This being Pediatric Cancer Awareness month has been a very sobering month for me. A friend of mine, who is also extended family, has a child with Cancer. Now, I’ve had a run in with cancer before, my older brother fought it a few years back. But since Becky, my friend, has been posting things about her daughter, Kinley, I have definitely become more aware. Kin is 12 years old and has Acute Lymphoblastic Leukemia, a big scary name for a big scary disease. When Becky posted little by little about how Kinley was doing I was always concerned but said a prayer and kept moving. But lately she has been having some toxicity issues with the Chemo. These stories are very scary for me, the adult across the country who is a friend and does not have cancer. I can’t imagine how Becky feels let alone Kinley.

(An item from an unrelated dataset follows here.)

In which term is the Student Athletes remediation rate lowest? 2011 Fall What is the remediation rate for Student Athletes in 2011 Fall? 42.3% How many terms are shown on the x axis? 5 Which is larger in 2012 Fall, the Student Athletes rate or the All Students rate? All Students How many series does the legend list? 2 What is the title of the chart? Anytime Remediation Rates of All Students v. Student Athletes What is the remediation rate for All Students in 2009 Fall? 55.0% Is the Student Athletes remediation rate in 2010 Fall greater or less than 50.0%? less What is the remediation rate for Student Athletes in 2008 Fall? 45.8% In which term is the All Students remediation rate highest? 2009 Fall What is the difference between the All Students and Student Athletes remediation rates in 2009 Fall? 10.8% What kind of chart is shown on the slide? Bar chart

This month Becky has posted so many facts about Pediatric Cancer. She has shared other kids Facebook pages and blogs. Everyday my heart breaks a little more. I wish I could magically cure them all. I wish there was a solution, an easy fix. I feel guilty for mentioning my crummy day because it certainly wasn’t full of chemotherapy or not being able to walk or forgetting my speech from the toxicity of the chemo. It wasn’t watching my child suffer or being asked to stay away from my suffering baby because the chemo could hurt me. My life is unicorns, sparkles, and butterflies compared to these children and their parent’s.

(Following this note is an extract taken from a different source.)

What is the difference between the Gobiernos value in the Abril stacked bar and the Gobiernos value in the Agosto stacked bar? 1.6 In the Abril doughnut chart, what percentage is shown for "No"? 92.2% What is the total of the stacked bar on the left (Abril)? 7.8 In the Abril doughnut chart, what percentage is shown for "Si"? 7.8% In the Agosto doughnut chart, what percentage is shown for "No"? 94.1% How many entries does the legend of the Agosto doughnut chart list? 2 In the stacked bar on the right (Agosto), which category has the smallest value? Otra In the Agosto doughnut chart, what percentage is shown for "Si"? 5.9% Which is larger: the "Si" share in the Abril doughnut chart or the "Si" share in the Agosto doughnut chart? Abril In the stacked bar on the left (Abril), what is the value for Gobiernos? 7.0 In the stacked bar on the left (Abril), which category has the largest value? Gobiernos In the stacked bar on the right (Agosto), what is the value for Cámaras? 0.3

I started to like these suppose pages and found that daily there are children who “earn their wings”. Obviously, Cancer kills but somehow I thought there was a better handle on this craziness. There isn’t. Do you know how much of the research funds go to this cause? Well, let me start by telling you that 4.6 billion dollars of the federal budget goes to The National Cancer Institute. Breast Cancer gets 12%, Prostate Cancer gets 7%, and (here’s the kicker) all 12 of the major groups of pediatric cancers combined receives less than 3%. Where is the justice in this? These are kids getting cancer. I don’t understand.
Anyway, my heart has been so heavy on this topic. I feel like I’m being pulled on this one by God to assist in some way. I just haven’t figured out what I’m being asked to do.
On a different note, I think I am going to start a small business. Details to follow. Keep posted. I have a talent and I think I can make money doing it. Doing my market research on it and once I determine if there is a market for this then I will spill the beans!